TEXTO PROPORCIONADO
=-=-=-=-=

Es un hecho que la fuerza psicológica de la palabra induce líneas de pensamiento y acciones: nos seduce para que participemos de esquemas que, mayormente, no son los nuestros. Su información siempre estará orientada por intereses ajenos. Es que el lenguaje no literario tiene, muy a su pesar, mucho de novela. Los caminos pueden ser buenos o malos, constructivos o destructivos: todo depende de los diferentes personajes y de sus historias. Podemos recoger buenos consejos y construir con la palabra ideales de conducta, pero hay más. En el hombre siempre hay algo más: hay esferas del espíritu a las que no se llega a través de palabras, consejos o decires.
En efecto, las palabras van por su lado, tienen su radio de acción, pero nuestra totalidad es algo mucho más extenso. Infinitamente extenso. Podríamos pensar que nuestra totalidad (porque es tuya y mía) es como un océano infinito que rodea a una isla; isla que es la consciencia de sí mismo —el yo— desde donde, hablando o gritando, ordenamos para nosotros (náufragos en esa isla) el universo que vemos o imaginamos. Desde allí, desde esa soledad, apenas si podemos decir metáforas o contar mitos acerca de lo que intuimos que es la extensión inagotable de nuestra humanidad. Interactuamos hasta donde podemos con nuestro entorno como quien se baña a orillas del mar, viendo que se expande, crece y evoluciona más allá de nuestras pequeñeces argumentativas. Por esta causa es que el hombre prefiere una mitopoyética bien aceitada a cualquier otra cosa que delate la presencia de un dolor; queremos que nuestra vida social siga siendo un enjambre de novelas. Queremos que la ciencia tenga un modesto rincón de verdad, aunque sea evanescente. Queremos que el mundo responda a nuestros miedos y anhelos y que podamos construir ciudades morales de fantasía donde las calles de la palabra vayan hacia y vengan desde donde queramos.
En nuestra indagación del mundo y en el trabajo de vivir, esto es: de construirnos a nosotros mismos al mito de nuestra imagen, apenas si llegamos a condicionar una película ínfima de lo infinito. El océano de lo existente apenas si nos escucha: él solo estará atento a nuestro decir de silencios porque el silencio del hombre —el de nuestras palabras cuando son poesía— es lo que en verdad se impone en el orden ínsito de lo total. En el silencio hablamos el idioma del todo. Por esto mismo, decía Heráclito que «los límites del alma, por más que procedas, no lograrás encontrarlos aun cuando recorrieras todos los caminos: tan hondo tiene su logos». El origen del logos es el silencio; ya lo sabía Pitágoras.

=-=-=-=-=

DATOS APORTADOS
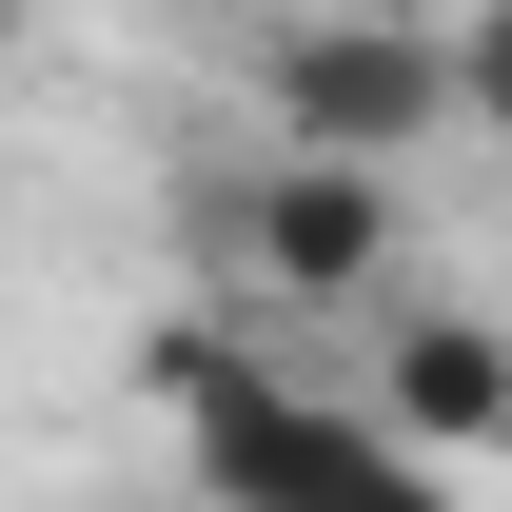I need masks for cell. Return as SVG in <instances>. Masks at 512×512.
Returning <instances> with one entry per match:
<instances>
[{"instance_id": "obj_1", "label": "cell", "mask_w": 512, "mask_h": 512, "mask_svg": "<svg viewBox=\"0 0 512 512\" xmlns=\"http://www.w3.org/2000/svg\"><path fill=\"white\" fill-rule=\"evenodd\" d=\"M138 394L178 414V453H197L217 512H473V473H434L414 434H375V394L276 375L237 316H158L138 335Z\"/></svg>"}, {"instance_id": "obj_2", "label": "cell", "mask_w": 512, "mask_h": 512, "mask_svg": "<svg viewBox=\"0 0 512 512\" xmlns=\"http://www.w3.org/2000/svg\"><path fill=\"white\" fill-rule=\"evenodd\" d=\"M256 138L276 158H434L453 138V40L434 20H394V0H296V20H256Z\"/></svg>"}, {"instance_id": "obj_3", "label": "cell", "mask_w": 512, "mask_h": 512, "mask_svg": "<svg viewBox=\"0 0 512 512\" xmlns=\"http://www.w3.org/2000/svg\"><path fill=\"white\" fill-rule=\"evenodd\" d=\"M217 256H237V316H394L414 217H394L375 158H276L256 138L237 197H217Z\"/></svg>"}, {"instance_id": "obj_4", "label": "cell", "mask_w": 512, "mask_h": 512, "mask_svg": "<svg viewBox=\"0 0 512 512\" xmlns=\"http://www.w3.org/2000/svg\"><path fill=\"white\" fill-rule=\"evenodd\" d=\"M375 434H414L434 473L512 453V316H375Z\"/></svg>"}, {"instance_id": "obj_5", "label": "cell", "mask_w": 512, "mask_h": 512, "mask_svg": "<svg viewBox=\"0 0 512 512\" xmlns=\"http://www.w3.org/2000/svg\"><path fill=\"white\" fill-rule=\"evenodd\" d=\"M434 40H453V119H473V138L512 158V0H473V20H434Z\"/></svg>"}, {"instance_id": "obj_6", "label": "cell", "mask_w": 512, "mask_h": 512, "mask_svg": "<svg viewBox=\"0 0 512 512\" xmlns=\"http://www.w3.org/2000/svg\"><path fill=\"white\" fill-rule=\"evenodd\" d=\"M20 20H40V0H0V60H20Z\"/></svg>"}, {"instance_id": "obj_7", "label": "cell", "mask_w": 512, "mask_h": 512, "mask_svg": "<svg viewBox=\"0 0 512 512\" xmlns=\"http://www.w3.org/2000/svg\"><path fill=\"white\" fill-rule=\"evenodd\" d=\"M256 20H296V0H256Z\"/></svg>"}]
</instances>
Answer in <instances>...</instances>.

=-=-=-=-=

RETOS
A. Responde a estas preguntas sobre el texto de la palabra y el silencio y marca cada respuesta con el mismo número:
(i) ¿Qué clase de lenguaje tiene, según el texto, mucho de novela?
(ii) ¿Qué es la isla que rodea el océano infinito de nuestra totalidad?
(iii) ¿Cuál es el origen del logos?
B. Retoma el texto sobre la palabra y el silencio a partir de su última oración y continúalo.

RESPUESTAS EN ORDEN
A.
(i) El lenguaje no literario.
(ii) La consciencia de sí mismo, el yo.
(iii) El silencio.

B.
El silencio poético
Resulta que a veces nos lanzamos al agua infinita de lo total existente y nadamos hacia otra isla como la nuestra para no estar solos y es a eso a lo que llamamos amor; es de las pocas veces en que entramos en contacto con el agua ilimitada que rodea a nuestra isla y que forma parte de nuestra condición de existencia fundamental; existencia que se entrelaza con el resto del universo: existencia sin límites, sin definición posible.
No somos conscientes de esa vastedad y por eso necesitamos de palabras, de circunloquios o metáforas que traten de traer a nuestra isla de consciencia la intuición, la percepción inefable de lo absoluto de ese mar. Ortega y Gasset, en ocasiones, renegaba del amor; aunque obtengamos alegrías por amar, decía, la realidad del amor se patentiza en el dolor. Sóror Mariana Alcoforado —la monja portuguesa que escribió a su pretendiente infiel cinco cartas de amor— dijo: «Le agradezco desde el fondo de mi corazón la desesperación que me causa, y detesto la tranquilidad en la que vivía antes de conocerlo». También recordamos a Antonio Machado:
En el corazón tenía
la espina de una pasión;
logré arrancármela un día:
ya no siento el corazón.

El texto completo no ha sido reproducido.